Всегда твой искренний друг
Джон Китс.
35. ДЖОНУ ГАМИЛЬТОНУ РЕЙНОЛДСУ
Уинчестер, 25 августа.[454]
Дорогой Рейнолдс,
С этой же почтой я пишу Раису: он расскажет тебе, почему мы покинули Шенклин и нравится ли нам здесь. Писать мне в сущности не о чем: жизнь наша очень монотонна — разве что я мог бы поведать тебе историю ощущений или кошмаров средь бела дня. Однако счесть меня несчастливым нельзя, так как все мои мысли и чувства, размышления о самом себе закаляют меня все прочнее. С каждым днем я все больше и больше убеждаюсь: хорошо писать — почти то же самое, что хорошо поступать; это — высшее на земле, и «Потерянный рай» потрясает меня все сильнее. Чем яснее я понимаю, чего сможет достичь мое трудолюбие, тем более освобождается мое сердце от гордыни и упрямства. Я чувствую, что в моей власти сделаться признанным автором. Я нахожу, что во мне достаточно сил для того, чтобы отвергнуть отравленные похвалы публики. Мое собственное я, каким я его знаю, становится для меня важнее и значительнее, чем толпы теней обоего пола, населяющие королевство. Душа — это целый замкнутый мир, ей хватит собственных дел.
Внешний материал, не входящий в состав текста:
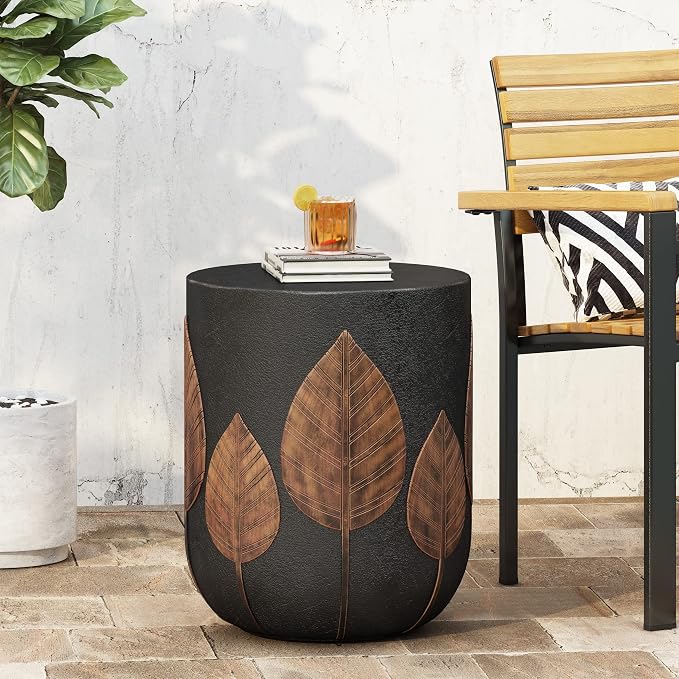 Copper Concrete Side Table for Outdoor Spaces - Lightweight, Durable Patio End Table with Rust-Resistant Coating, Perfect for Small Balconies and Gardens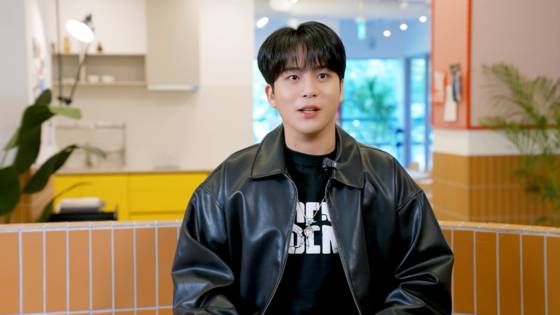 Jongho of boy band Ateez speaks during an interview with the JoongAng Ilbo. [JOONGANG ILBO]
Я не могу обойтись без тех, кого уже знаю, кто стал частью меня самого, но остальное человечество для меня такой же мираж, как Иерархии у Мильтона. Будь я свободен и здоров, будь у меня крепкое сердце и легкие как у быка, чтобы шутя выдерживать предельное напряжение мысли и чувства, я бы скорее всего провел жизнь в одиночестве, — даже если бы мне суждено было дотянуть до восьмидесяти. Но слабость тела не позволит мне достичь высоты: я вынужден постоянно сдерживать себя и низводить до ничтожества. Нет смысла пытаться писать тебе в более рассудительном тоне. Кроме как о себе, говорить мне не о чем. А говорить о себе разве не значит говорить о своих чувствах? На случай, если мое неспокойное состояние встревожит тебя, я направлю твои чувства по нужному руслу, сказав, что, по мне, это — единственно подходящее состояние для появления самых лучших стихов, а я только об этом и думаю, только ради этого и живу. Прости, что не дописываю лист до конца: письма стали мне теперь в тягость, так что в следующий раз, когда уеду из Лондона, вымолю себе разрешение не отвечать на них совсем. Сохранить доверие к себе как к человеку надежному и постоянному и в то же время избавиться от необходимости писать письма — вот высшее благо, какое только я могу вообразить.